--- COMPITO ---
Riporta parola per parola il passo del testo sull'arresto in flagranza da "(1) Lettera inserita" a "2001, n. 128.".

--- DOCUMENTO DI RIFERIMENTO ---
========================

3. Se si tratta di delitto perseguibile a querela e la querela non è contestualmente proposta, quando la persona offesa non è prontamente rintracciabile, l'arresto in flagranza, nei casi di cui ai commi 1 e 2, è eseguito anche in mancanza della querela che può ancora sopravvenire. In questo caso, se la querela non è proposta nel termine di quarantotto ore dall'arresto oppure se l'avente diritto dichiara di rinunciarvi o rimette la querela proposta, l'arrestato è posto immediatamente in libertà. Gli ufficiali e gli agenti di polizia giudiziaria che hanno proceduto all'arresto effettuano tempestivamente ogni utile ricerca della persona offesa. Quando la persona offesa è presente o è rintracciata ai sensi dei periodi precedenti, la querela può essere proposta anche con dichiarazione resa oralmente all'ufficiale o all'agente di polizia giudiziaria, ferma restando la necessità di rendere alla persona offesa, anche con atto successivo, le informazioni di cui all'articolo 90 bis(14).

Note

(1) Lettera inserita dall'art. 2, L. 03/07/2017, n. 105 con decorrenza dal 22/07/2017.
(2) Il riferimento al materiale pornografico di cui all'articolo 600-quater.1 è stato inserito dall’art. 12, comma 1, della l. 6 febbraio 2006, n. 38.
(3) Lettera inserita dall'art. 4, L. 29/10/2016, n. 199 con decorrenza dal 04/11/2016.
(4) Tale lettera è stata inserita dall’art. 2, comma 1, lett. b) del D.L. 23 febbraio 2009, n. 11, convertito nella l. 23 aprile 2009, n. 38.
(5) La lettera d-ter) è stata aggiunta dall'art. 5, comma 1 lett. e), della L. 1 ottobre 2012 n.172.
(6) La presente lettera è stata modificata dall’art. 3, comma 25, lett. a) della l. 15 luglio 2009, n. 94 e poi dall’art. 8, comma 2, del D.L. 14 agosto 2013, n. 93, convertito nella l. 15 ottobre 2013, n. 119.
(7) Questa lettera è stata aggiunta dall’art. 10, comma 2, della l. 26 marzo 2001, n. 128.
(8) Tale lettera è stata aggiunta dall’art. 8, comma 2, del D.L. 14 agosto 2013, n. 93, convertito nella l. 15 ottobre 2013, n. 119.
(9) Tale lettera è stata così modificata dall’art. 2, comma 1, lett. h), del D.L. 23 dicembre 2013, n. 146, convertito nella l. 21 febbraio 2014, n. 10.
(10) Il riferimento ai maltrattamenti è stato inserito dall’art. 2, comma 1, lett. c), del D.L. 14 agosto 2013, n. 93, convertito nella l. 15 ottobre 2013, n. 119.
Tale comma è stato modificato dall'art. 2, comma 15, della L. 27 settembre 2021, n. 134.
(11) Tale comma è stato modificato dall'art. 2, comma 15, della L. 27 settembre 2021, n. 134.

========================

--- DATI ARCHIVIATI ---

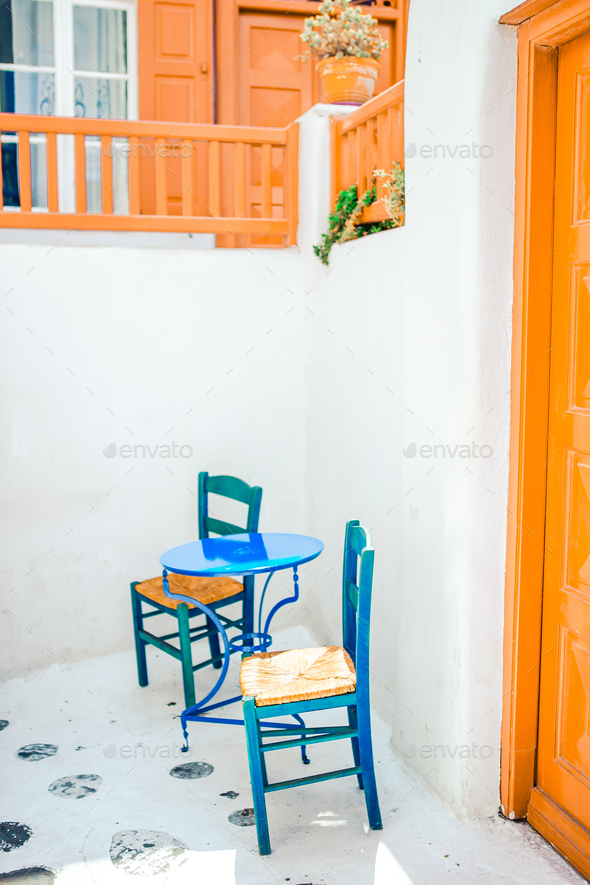 Blue Chairs And Table On Street Of Typical Greek Traditional Village With White Houses On Mykonos Stock Photo By Travnikovstudio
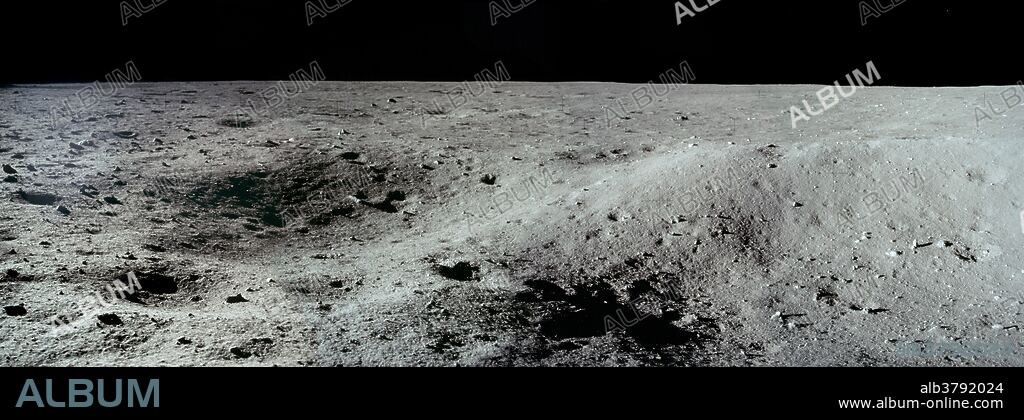 Apollo 11 image of double crater on lunar surface.
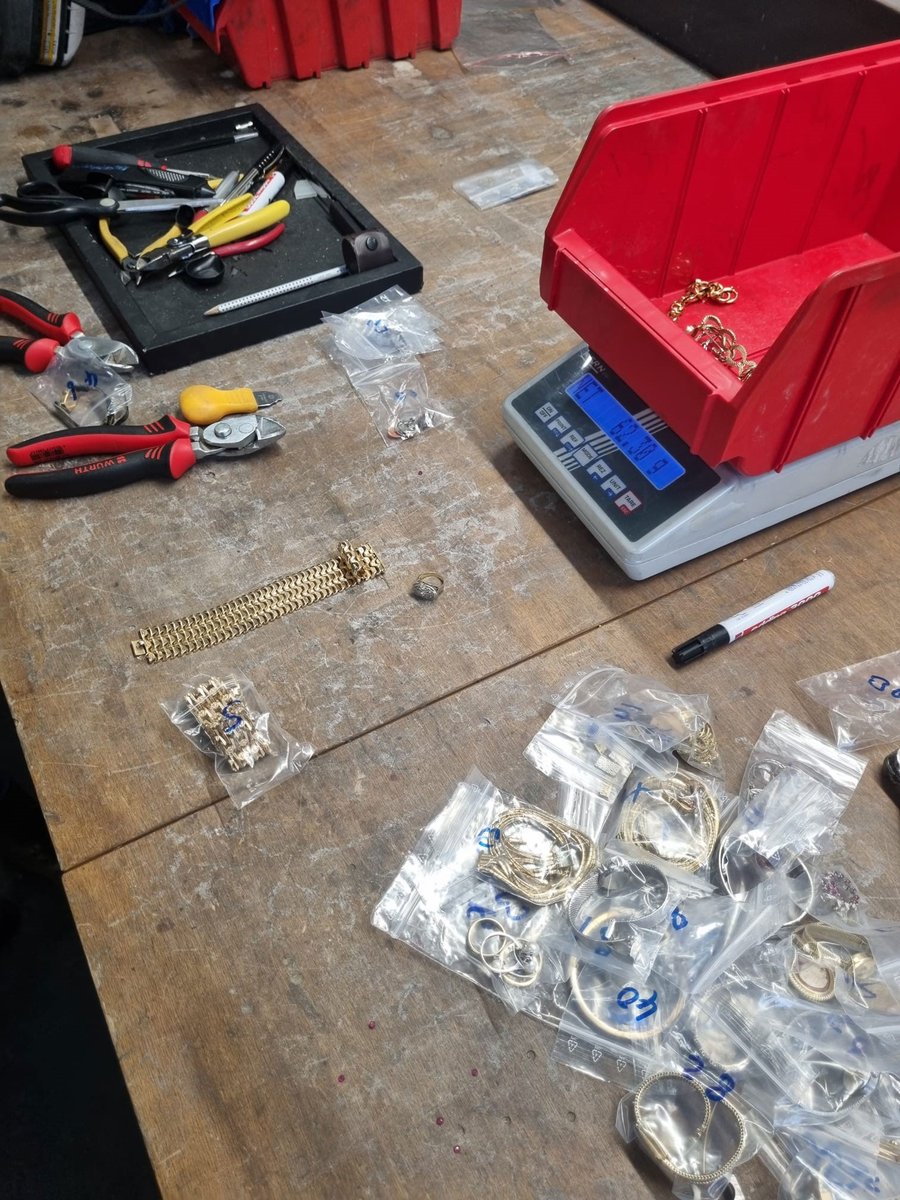Goldschmuck und Altgold in Beuteln auf einer Werkbank neben einer Waage vor dem Einschmelzen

========================

--- RISPOSTA SCRITTA ---
(1) Lettera inserita dall'art. 2, L. 03/07/2017, n. 105 con decorrenza dal 22/07/2017.
(2) Il riferimento al materiale pornografico di cui all'articolo 600-quater.1 è stato inserito dall’art. 12, comma 1, della l. 6 febbraio 2006, n. 38.
(3) Lettera inserita dall'art. 4, L. 29/10/2016, n. 199 con decorrenza dal 04/11/2016.
(4) Tale lettera è stata inserita dall’art. 2, comma 1, lett. b) del D.L. 23 febbraio 2009, n. 11, convertito nella l. 23 aprile 2009, n. 38.
(5) La lettera d-ter) è stata aggiunta dall'art. 5, comma 1 lett. e), della L. 1 ottobre 2012 n.172.
(6) La presente lettera è stata modificata dall’art. 3, comma 25, lett. a) della l. 15 luglio 2009, n. 94 e poi dall’art. 8, comma 2, del D.L. 14 agosto 2013, n. 93, convertito nella l. 15 ottobre 2013, n. 119.
(7) Questa lettera è stata aggiunta dall’art. 10, comma 2, della l. 26 marzo 2001, n. 128.